Egzystencjalnej rozpaczy towarzyszy w „Marii” ironia zawarta w dysproporcji między niszczącą mocą przeznaczenia a naiwnością ludzkich marzeń i działań.
Narrator nie jest wszechwiedzący, żywy, występuje w czasie przeszłym lub teraźniejszym, sam zadaje pytania. Narrator relacjonujący i komentujący stoi w centrum kompozycji „Marii”. Jemu podporządkowane są wszystkie inne komponenty. Filozofia narratora, a w szczególności jej pesymizm i kompleks śmierci są zgodne z duchową sylwetką A. Malczewskiego wobec świata, człowieka i historii.
Pieśń I
Narratora poznajemy w momencie, gdy patrzy na step kryjący w mogiłach pamiątki dawnej historii i gdy spostrzega na owym stepie dzikiego kozaka, beztroskiego i zabobonnego. Wtedy to wyobraźnia jego zaczyna dopełniać ten pęd kozaczy wizją scen wyjętych z historii ukraińskich stepów. Najpierw powstają dwa obrazy wiążące przyczynę i cel pędu kozaka: wyjechał on oto z zamku wojewody, a pędzi do sielankowej siedziby Miecznika; jest zwiastunem miłości i wojny w obronie ojczyzny; obraz trzeci, zmykający tamte dwa, to pożegnanie miłujacyh się kochanków przed wyprawą rycerza na wojnę. Obrazy te ukształtowane zostały zgodnie z sentymentalnym stereotypem i tworzą one wizje dawnych czasów według modelu patriotycznej literatury i publicystyki.

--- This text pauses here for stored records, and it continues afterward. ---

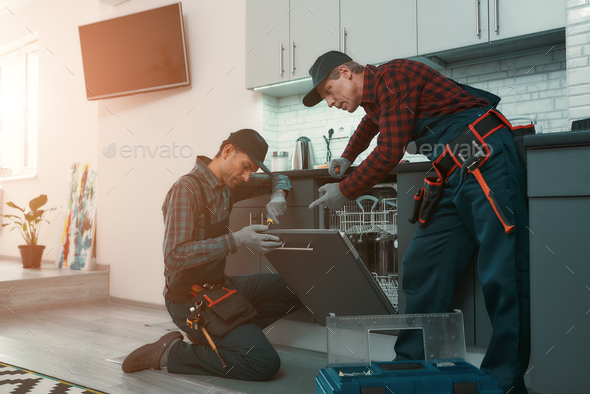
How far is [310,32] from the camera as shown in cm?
301

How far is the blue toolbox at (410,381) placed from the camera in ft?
3.98

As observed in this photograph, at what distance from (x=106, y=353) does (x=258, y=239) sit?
1270mm

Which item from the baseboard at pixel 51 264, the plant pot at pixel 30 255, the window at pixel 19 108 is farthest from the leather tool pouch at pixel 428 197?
the window at pixel 19 108

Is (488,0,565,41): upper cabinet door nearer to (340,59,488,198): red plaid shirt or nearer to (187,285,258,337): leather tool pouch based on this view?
(340,59,488,198): red plaid shirt

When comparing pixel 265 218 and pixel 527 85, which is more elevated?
pixel 527 85

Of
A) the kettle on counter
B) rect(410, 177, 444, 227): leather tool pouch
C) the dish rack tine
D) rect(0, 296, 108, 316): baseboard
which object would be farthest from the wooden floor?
rect(410, 177, 444, 227): leather tool pouch

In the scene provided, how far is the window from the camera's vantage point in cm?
591

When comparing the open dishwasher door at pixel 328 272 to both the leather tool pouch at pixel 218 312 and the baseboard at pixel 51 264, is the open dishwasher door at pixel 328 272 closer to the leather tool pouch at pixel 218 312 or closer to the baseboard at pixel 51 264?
the leather tool pouch at pixel 218 312

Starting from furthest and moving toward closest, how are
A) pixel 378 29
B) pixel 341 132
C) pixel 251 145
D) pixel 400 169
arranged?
1. pixel 341 132
2. pixel 378 29
3. pixel 251 145
4. pixel 400 169

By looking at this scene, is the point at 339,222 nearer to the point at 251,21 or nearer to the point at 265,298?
the point at 265,298

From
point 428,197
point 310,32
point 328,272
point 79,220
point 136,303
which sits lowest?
point 136,303

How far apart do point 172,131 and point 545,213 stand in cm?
333

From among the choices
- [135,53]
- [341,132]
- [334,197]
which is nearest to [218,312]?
[334,197]

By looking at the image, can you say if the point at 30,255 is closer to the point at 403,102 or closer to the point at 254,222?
the point at 254,222
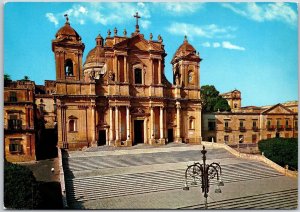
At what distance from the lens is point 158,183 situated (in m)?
10.4

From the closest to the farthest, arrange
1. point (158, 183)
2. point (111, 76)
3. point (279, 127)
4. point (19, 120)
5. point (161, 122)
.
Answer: point (158, 183) < point (19, 120) < point (111, 76) < point (161, 122) < point (279, 127)

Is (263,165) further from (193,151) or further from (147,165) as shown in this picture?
(147,165)

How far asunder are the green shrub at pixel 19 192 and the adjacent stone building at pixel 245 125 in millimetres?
15823

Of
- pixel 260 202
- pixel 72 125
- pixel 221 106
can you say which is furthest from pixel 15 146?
pixel 221 106

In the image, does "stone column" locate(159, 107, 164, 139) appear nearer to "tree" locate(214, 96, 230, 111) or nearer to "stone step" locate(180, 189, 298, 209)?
"stone step" locate(180, 189, 298, 209)

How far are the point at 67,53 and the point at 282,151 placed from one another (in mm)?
14024

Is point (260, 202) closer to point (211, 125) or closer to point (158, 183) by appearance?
point (158, 183)

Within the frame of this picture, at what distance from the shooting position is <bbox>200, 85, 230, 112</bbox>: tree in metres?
27.8

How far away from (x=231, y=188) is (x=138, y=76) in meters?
9.62

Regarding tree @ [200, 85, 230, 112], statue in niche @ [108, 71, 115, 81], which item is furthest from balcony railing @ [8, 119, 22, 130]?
tree @ [200, 85, 230, 112]

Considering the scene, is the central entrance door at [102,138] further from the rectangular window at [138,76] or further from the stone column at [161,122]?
the rectangular window at [138,76]

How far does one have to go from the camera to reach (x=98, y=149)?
582 inches

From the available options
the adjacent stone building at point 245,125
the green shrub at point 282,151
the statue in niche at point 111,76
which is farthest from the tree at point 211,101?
the statue in niche at point 111,76

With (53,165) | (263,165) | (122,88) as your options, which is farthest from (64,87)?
(263,165)
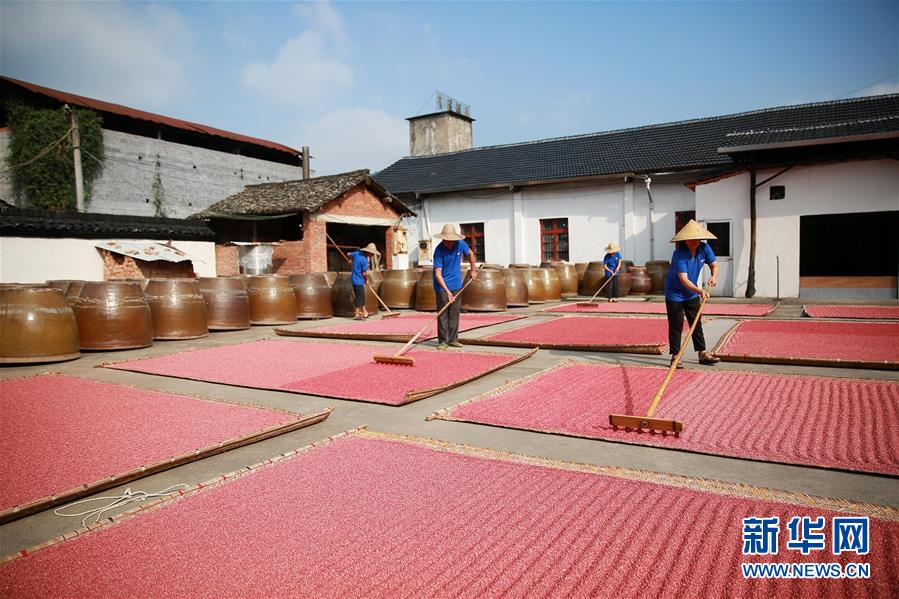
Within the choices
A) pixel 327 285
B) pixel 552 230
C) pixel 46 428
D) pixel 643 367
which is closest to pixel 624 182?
pixel 552 230

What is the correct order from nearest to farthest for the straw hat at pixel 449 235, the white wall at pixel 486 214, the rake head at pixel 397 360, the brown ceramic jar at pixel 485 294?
the rake head at pixel 397 360 < the straw hat at pixel 449 235 < the brown ceramic jar at pixel 485 294 < the white wall at pixel 486 214

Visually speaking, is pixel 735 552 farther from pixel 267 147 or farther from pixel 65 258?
pixel 267 147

Do takiej właśnie historii usiłuje uciec od rozpaczy narrator – autor, pesymista i katastrofista, po swych niefortunnych dawnych ucieczkach, o których na początku pieśni II opowiedziało Pacholę, – ucieczka na stepy, do włoskich krajobrazów, w świat dumek kozaczych. Wszędzie tam odkrył on istnienie tego samego, diaktycznego prawa: znamion brzydoty w pięknie, piętna klęski w szczęściu.

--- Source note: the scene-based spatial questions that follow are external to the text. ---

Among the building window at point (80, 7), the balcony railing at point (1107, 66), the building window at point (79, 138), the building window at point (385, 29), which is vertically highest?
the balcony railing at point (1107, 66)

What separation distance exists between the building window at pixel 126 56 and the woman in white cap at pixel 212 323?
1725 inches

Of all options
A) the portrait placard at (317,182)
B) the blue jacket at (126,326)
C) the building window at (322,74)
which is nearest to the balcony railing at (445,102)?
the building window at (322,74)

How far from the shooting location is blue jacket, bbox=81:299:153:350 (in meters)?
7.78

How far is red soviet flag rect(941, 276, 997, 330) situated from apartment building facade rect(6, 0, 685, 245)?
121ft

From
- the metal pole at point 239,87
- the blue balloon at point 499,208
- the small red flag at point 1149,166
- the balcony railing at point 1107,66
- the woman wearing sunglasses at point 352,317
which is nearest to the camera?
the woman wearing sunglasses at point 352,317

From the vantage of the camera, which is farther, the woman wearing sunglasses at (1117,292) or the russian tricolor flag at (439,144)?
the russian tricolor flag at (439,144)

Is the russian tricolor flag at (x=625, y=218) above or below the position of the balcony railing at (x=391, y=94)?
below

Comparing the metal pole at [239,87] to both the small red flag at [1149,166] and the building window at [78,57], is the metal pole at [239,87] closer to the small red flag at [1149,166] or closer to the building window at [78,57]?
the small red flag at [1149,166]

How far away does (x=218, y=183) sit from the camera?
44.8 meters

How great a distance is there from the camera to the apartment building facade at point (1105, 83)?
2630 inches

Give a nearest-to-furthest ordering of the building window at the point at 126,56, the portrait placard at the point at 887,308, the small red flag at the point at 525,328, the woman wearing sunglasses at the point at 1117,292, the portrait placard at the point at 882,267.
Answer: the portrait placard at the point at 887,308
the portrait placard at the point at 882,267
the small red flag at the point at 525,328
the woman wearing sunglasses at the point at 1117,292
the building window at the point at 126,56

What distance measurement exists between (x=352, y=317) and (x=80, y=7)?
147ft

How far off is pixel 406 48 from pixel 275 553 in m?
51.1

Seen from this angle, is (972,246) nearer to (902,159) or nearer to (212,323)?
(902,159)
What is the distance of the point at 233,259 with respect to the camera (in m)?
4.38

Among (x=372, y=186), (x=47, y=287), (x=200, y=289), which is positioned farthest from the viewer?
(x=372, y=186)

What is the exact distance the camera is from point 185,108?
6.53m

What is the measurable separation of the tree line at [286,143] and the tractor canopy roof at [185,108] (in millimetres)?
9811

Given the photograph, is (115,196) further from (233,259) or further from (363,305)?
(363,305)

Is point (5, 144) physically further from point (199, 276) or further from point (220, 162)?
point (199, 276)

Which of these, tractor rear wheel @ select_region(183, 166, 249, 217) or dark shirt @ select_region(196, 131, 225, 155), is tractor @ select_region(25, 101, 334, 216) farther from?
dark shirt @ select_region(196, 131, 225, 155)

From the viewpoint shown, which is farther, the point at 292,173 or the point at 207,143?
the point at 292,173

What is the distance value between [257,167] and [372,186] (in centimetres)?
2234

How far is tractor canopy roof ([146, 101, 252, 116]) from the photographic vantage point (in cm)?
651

Ostatnia ucieczką jest więc historia. W pieśni II, historia potwierdza jednak okrutną konieczność podporządkowania się prawu śmierci, brzydoty i klęski. W pięknym, sentymentalnym i patriotycznym modelu znalazł się także zarodek jego zniszczenia. W tym samym momencie, wktórym syn spełnia żołnierską, patriotyczną powinność, ojciec zdradziecko morduje mu żonę. To, że oba te wydarzenia rozegrały się jednocześnie, zostało w poemacie specjalnie podkreślone szczególnym układem czasowej inwersji i oznaczeniem pory dnia – zachodu słońca. Podkreślono to po to aby można było także w historii Marii i Wacława, zaczętej sentymentalnie i patriotycznie, zobaczyć „grób w blasku”, „robactwo w świeżym ciele”, „piorun w pogodnym niebie”. Pacholę stało się przekaźnikiem praw panujących w świecie, w którym żyje autor, w świat literackich fikcji i historycznych mitów.

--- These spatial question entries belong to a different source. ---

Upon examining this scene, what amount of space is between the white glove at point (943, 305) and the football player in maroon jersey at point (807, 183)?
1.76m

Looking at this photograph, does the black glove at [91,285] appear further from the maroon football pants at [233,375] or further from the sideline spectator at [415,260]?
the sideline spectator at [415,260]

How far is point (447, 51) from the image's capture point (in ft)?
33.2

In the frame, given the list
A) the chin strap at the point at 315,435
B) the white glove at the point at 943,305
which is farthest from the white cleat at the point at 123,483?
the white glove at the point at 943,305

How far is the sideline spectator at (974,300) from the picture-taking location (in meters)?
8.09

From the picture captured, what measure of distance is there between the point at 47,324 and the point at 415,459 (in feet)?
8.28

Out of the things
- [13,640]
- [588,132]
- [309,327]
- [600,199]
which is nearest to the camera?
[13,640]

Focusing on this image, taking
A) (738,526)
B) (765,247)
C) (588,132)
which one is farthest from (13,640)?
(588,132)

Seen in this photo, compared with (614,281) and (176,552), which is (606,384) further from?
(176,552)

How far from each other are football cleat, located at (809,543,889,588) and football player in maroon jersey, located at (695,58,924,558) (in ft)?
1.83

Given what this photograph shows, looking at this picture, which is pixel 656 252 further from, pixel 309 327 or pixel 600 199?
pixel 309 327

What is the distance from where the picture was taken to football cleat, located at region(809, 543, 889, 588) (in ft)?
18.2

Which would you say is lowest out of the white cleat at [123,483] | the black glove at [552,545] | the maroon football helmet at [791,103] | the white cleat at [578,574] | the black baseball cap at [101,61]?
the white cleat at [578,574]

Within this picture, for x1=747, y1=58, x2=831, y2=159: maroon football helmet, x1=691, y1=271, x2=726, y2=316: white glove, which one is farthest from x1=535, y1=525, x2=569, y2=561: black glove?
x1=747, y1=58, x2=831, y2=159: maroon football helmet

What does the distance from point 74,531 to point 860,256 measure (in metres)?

Pacholę występuje jedynie w drugiej pieśni poematu. Jest ono – jak wiadomo – świadkiem zbrodni, informuje o niej Wacława, pomaga mu ułożyć Marię na marach, a wreszcie skacze wraz z nim na konia, aby towarzyszyć Wacławowi w kończącym jego poematowe losy pędzie przez ukraińskie stepy ku ponurej przeszłości.
Z tych wszystkich czynności najważniejsza jest rola informatora. Pachole bowiem, przekazuje Wacławowi prawdę o śmierci jego żony, wyraża jednocześnie filozofię podobną do tej, która widoczna jest w postawie narratora oraz „obrazie autora” pierwszej pieśni „Marii”. Pacholę przeszczepia taką samą postawę do świadomości bohatera poematu. Bohater nie miał bowiem w początkach akcji rysów byrońskich, nie był zgorzkniałym samotnikiem. Przedstawienie tej postaci we wstępnych partiach utworu i w jego preakcji nie sugeruje tego, że dręczą go nierozwiązywalne rozterki wszechogarniający pesymizm. To tylko narrator dodaje takie refleksje do przedstawionych obrazów. Złe przeczucie pojawia się w świadomości Wacława dopiero w momencie, gdy rozpoczyna się bitwa, w momencie równoczesnym z chwilą popełnienia zbrodni na Marii.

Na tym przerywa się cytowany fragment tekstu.